Activity :: Word for word, print all of the lines below.

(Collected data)
++++++++++++++++++++

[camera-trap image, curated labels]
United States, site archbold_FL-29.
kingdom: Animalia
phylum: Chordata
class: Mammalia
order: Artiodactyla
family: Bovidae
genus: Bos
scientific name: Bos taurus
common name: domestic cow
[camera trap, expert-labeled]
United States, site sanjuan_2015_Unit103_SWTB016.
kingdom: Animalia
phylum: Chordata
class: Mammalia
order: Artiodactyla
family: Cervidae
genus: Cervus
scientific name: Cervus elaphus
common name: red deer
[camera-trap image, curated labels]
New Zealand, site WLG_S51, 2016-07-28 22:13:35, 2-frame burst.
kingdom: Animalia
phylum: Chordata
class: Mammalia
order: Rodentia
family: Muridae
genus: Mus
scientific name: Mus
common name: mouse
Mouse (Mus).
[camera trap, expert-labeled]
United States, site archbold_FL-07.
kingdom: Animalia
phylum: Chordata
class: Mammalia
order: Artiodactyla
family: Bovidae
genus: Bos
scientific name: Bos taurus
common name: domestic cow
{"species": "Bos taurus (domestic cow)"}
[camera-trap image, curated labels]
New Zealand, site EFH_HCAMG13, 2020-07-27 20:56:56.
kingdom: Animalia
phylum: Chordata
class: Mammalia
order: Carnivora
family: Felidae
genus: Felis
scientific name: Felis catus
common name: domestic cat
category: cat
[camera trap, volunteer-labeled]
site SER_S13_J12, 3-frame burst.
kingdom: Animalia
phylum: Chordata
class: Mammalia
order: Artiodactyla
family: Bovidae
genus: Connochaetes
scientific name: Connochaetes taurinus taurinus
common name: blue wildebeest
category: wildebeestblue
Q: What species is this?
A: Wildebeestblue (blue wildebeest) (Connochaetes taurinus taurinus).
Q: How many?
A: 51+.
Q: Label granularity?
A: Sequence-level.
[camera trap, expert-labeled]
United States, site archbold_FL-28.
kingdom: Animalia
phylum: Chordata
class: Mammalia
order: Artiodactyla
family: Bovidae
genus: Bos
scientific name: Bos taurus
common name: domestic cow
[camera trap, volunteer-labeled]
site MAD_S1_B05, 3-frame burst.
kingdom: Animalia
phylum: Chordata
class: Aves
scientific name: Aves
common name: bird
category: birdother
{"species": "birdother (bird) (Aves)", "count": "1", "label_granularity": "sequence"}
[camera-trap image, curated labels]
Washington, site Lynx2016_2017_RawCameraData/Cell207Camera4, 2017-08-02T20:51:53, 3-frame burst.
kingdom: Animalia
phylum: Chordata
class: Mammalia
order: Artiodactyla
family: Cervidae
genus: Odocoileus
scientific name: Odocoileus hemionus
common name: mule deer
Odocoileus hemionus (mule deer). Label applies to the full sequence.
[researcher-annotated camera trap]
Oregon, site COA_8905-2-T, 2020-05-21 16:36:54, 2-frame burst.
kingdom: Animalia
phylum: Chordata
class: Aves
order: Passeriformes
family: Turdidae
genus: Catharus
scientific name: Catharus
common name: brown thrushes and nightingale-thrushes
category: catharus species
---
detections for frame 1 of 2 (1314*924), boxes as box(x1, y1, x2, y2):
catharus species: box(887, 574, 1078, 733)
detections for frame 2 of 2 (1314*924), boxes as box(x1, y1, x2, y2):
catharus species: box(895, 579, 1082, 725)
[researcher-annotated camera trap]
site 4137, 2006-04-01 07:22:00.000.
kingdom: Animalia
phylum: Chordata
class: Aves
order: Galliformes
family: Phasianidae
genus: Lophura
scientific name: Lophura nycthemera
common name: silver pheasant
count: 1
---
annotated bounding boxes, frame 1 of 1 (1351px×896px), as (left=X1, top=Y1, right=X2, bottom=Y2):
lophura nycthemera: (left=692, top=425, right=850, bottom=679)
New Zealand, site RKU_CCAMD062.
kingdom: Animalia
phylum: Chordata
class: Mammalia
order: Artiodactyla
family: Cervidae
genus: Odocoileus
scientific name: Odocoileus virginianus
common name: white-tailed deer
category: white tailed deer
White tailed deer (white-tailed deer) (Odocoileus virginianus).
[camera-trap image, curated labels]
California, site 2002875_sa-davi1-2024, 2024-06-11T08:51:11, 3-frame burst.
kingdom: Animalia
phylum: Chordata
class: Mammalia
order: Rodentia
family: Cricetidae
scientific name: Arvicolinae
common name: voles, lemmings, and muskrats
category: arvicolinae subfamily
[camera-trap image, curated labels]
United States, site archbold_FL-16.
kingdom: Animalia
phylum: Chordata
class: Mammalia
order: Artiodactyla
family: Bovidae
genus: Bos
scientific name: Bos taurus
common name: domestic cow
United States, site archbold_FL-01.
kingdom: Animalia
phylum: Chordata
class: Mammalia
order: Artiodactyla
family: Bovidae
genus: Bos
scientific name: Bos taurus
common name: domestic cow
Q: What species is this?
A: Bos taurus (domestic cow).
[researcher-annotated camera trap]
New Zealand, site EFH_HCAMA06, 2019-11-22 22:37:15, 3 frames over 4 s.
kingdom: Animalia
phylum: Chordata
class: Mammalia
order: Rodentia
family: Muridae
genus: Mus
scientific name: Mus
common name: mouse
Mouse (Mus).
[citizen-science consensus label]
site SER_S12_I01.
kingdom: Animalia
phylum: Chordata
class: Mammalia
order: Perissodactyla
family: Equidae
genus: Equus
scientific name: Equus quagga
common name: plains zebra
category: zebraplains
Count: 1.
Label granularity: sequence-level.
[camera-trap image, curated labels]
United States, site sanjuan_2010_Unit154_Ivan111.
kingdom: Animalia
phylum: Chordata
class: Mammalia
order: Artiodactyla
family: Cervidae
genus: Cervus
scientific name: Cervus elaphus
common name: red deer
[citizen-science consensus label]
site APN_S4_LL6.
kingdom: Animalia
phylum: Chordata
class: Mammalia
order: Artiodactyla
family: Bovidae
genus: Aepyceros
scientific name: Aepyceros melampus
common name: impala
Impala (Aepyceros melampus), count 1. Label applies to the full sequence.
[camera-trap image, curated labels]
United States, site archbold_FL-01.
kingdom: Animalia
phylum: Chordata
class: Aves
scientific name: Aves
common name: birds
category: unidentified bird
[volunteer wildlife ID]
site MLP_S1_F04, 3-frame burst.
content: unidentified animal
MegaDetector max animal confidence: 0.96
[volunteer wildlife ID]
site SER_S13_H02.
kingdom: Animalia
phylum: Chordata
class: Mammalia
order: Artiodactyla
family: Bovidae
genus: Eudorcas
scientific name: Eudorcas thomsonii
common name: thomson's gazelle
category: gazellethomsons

++++++++++++++++++++

Task output ::
[camera-trap image, curated labels]
United States, site archbold_FL-29.
kingdom: Animalia
phylum: Chordata
class: Mammalia
order: Artiodactyla
family: Bovidae
genus: Bos
scientific name: Bos taurus
common name: domestic cow
[camera trap, expert-labeled]
United States, site sanjuan_2015_Unit103_SWTB016.
kingdom: Animalia
phylum: Chordata
class: Mammalia
order: Artiodactyla
family: Cervidae
genus: Cervus
scientific name: Cervus elaphus
common name: red deer
[camera-trap image, curated labels]
New Zealand, site WLG_S51, 2016-07-28 22:13:35, 2-frame burst.
kingdom: Animalia
phylum: Chordata
class: Mammalia
order: Rodentia
family: Muridae
genus: Mus
scientific name: Mus
common name: mouse
Mouse (Mus).
[camera trap, expert-labeled]
United States, site archbold_FL-07.
kingdom: Animalia
phylum: Chordata
class: Mammalia
order: Artiodactyla
family: Bovidae
genus: Bos
scientific name: Bos taurus
common name: domestic cow
{"species": "Bos taurus (domestic cow)"}
[camera-trap image, curated labels]
New Zealand, site EFH_HCAMG13, 2020-07-27 20:56:56.
kingdom: Animalia
phylum: Chordata
class: Mammalia
order: Carnivora
family: Felidae
genus: Felis
scientific name: Felis catus
common name: domestic cat
category: cat
[camera trap, volunteer-labeled]
site SER_S13_J12, 3-frame burst.
kingdom: Animalia
phylum: Chordata
class: Mammalia
order: Artiodactyla
family: Bovidae
genus: Connochaetes
scientific name: Connochaetes taurinus taurinus
common name: blue wildebeest
category: wildebeestblue
Q: What species is this?
A: Wildebeestblue (blue wildebeest) (Connochaetes taurinus taurinus).
Q: How many?
A: 51+.
Q: Label granularity?
A: Sequence-level.
[camera trap, expert-labeled]
United States, site archbold_FL-28.
kingdom: Animalia
phylum: Chordata
class: Mammalia
order: Artiodactyla
family: Bovidae
genus: Bos
scientific name: Bos taurus
common name: domestic cow
[camera trap, volunteer-labeled]
site MAD_S1_B05, 3-frame burst.
kingdom: Animalia
phylum: Chordata
class: Aves
scientific name: Aves
common name: bird
category: birdother
{"species": "birdother (bird) (Aves)", "count": "1", "label_granularity": "sequence"}
[camera-trap image, curated labels]
Washington, site Lynx2016_2017_RawCameraData/Cell207Camera4, 2017-08-02T20:51:53, 3-frame burst.
kingdom: Animalia
phylum: Chordata
class: Mammalia
order: Artiodactyla
family: Cervidae
genus: Odocoileus
scientific name: Odocoileus hemionus
common name: mule deer
Odocoileus hemionus (mule deer). Label applies to the full sequence.
[researcher-annotated camera trap]
Oregon, site COA_8905-2-T, 2020-05-21 16:36:54, 2-frame burst.
kingdom: Animalia
phylum: Chordata
class: Aves
order: Passeriformes
family: Turdidae
genus: Catharus
scientific name: Catharus
common name: brown thrushes and nightingale-thrushes
category: catharus species
---
detections for frame 1 of 2 (1314*924), boxes as box(x1, y1, x2, y2):
catharus species: box(887, 574, 1078, 733)
detections for frame 2 of 2 (1314*924), boxes as box(x1, y1, x2, y2):
catharus species: box(895, 579, 1082, 725)
[researcher-annotated camera trap]
site 4137, 2006-04-01 07:22:00.000.
kingdom: Animalia
phylum: Chordata
class: Aves
order: Galliformes
family: Phasianidae
genus: Lophura
scientific name: Lophura nycthemera
common name: silver pheasant
count: 1
---
annotated bounding boxes, frame 1 of 1 (1351px×896px), as (left=X1, top=Y1, right=X2, bottom=Y2):
lophura nycthemera: (left=692, top=425, right=850, bottom=679)
New Zealand, site RKU_CCAMD062.
kingdom: Animalia
phylum: Chordata
class: Mammalia
order: Artiodactyla
family: Cervidae
genus: Odocoileus
scientific name: Odocoileus virginianus
common name: white-tailed deer
category: white tailed deer
White tailed deer (white-tailed deer) (Odocoileus virginianus).
[camera-trap image, curated labels]
California, site 2002875_sa-davi1-2024, 2024-06-11T08:51:11, 3-frame burst.
kingdom: Animalia
phylum: Chordata
class: Mammalia
order: Rodentia
family: Cricetidae
scientific name: Arvicolinae
common name: voles, lemmings, and muskrats
category: arvicolinae subfamily
[camera-trap image, curated labels]
United States, site archbold_FL-16.
kingdom: Animalia
phylum: Chordata
class: Mammalia
order: Artiodactyla
family: Bovidae
genus: Bos
scientific name: Bos taurus
common name: domestic cow
United States, site archbold_FL-01.
kingdom: Animalia
phylum: Chordata
class: Mammalia
order: Artiodactyla
family: Bovidae
genus: Bos
scientific name: Bos taurus
common name: domestic cow
Q: What species is this?
A: Bos taurus (domestic cow).
[researcher-annotated camera trap]
New Zealand, site EFH_HCAMA06, 2019-11-22 22:37:15, 3 frames over 4 s.
kingdom: Animalia
phylum: Chordata
class: Mammalia
order: Rodentia
family: Muridae
genus: Mus
scientific name: Mus
common name: mouse
Mouse (Mus).
[citizen-science consensus label]
site SER_S12_I01.
kingdom: Animalia
phylum: Chordata
class: Mammalia
order: Perissodactyla
family: Equidae
genus: Equus
scientific name: Equus quagga
common name: plains zebra
category: zebraplains
Count: 1.
Label granularity: sequence-level.
[camera-trap image, curated labels]
United States, site sanjuan_2010_Unit154_Ivan111.
kingdom: Animalia
phylum: Chordata
class: Mammalia
order: Artiodactyla
family: Cervidae
genus: Cervus
scientific name: Cervus elaphus
common name: red deer
[citizen-science consensus label]
site APN_S4_LL6.
kingdom: Animalia
phylum: Chordata
class: Mammalia
order: Artiodactyla
family: Bovidae
genus: Aepyceros
scientific name: Aepyceros melampus
common name: impala
Impala (Aepyceros melampus), count 1. Label applies to the full sequence.
[camera-trap image, curated labels]
United States, site archbold_FL-01.
kingdom: Animalia
phylum: Chordata
class: Aves
scientific name: Aves
common name: birds
category: unidentified bird
[volunteer wildlife ID]
site MLP_S1_F04, 3-frame burst.
content: unidentified animal
MegaDetector max animal confidence: 0.96
[volunteer wildlife ID]
site SER_S13_H02.
kingdom: Animalia
phylum: Chordata
class: Mammalia
order: Artiodactyla
family: Bovidae
genus: Eudorcas
scientific name: Eudorcas thomsonii
common name: thomson's gazelle
category: gazellethomsons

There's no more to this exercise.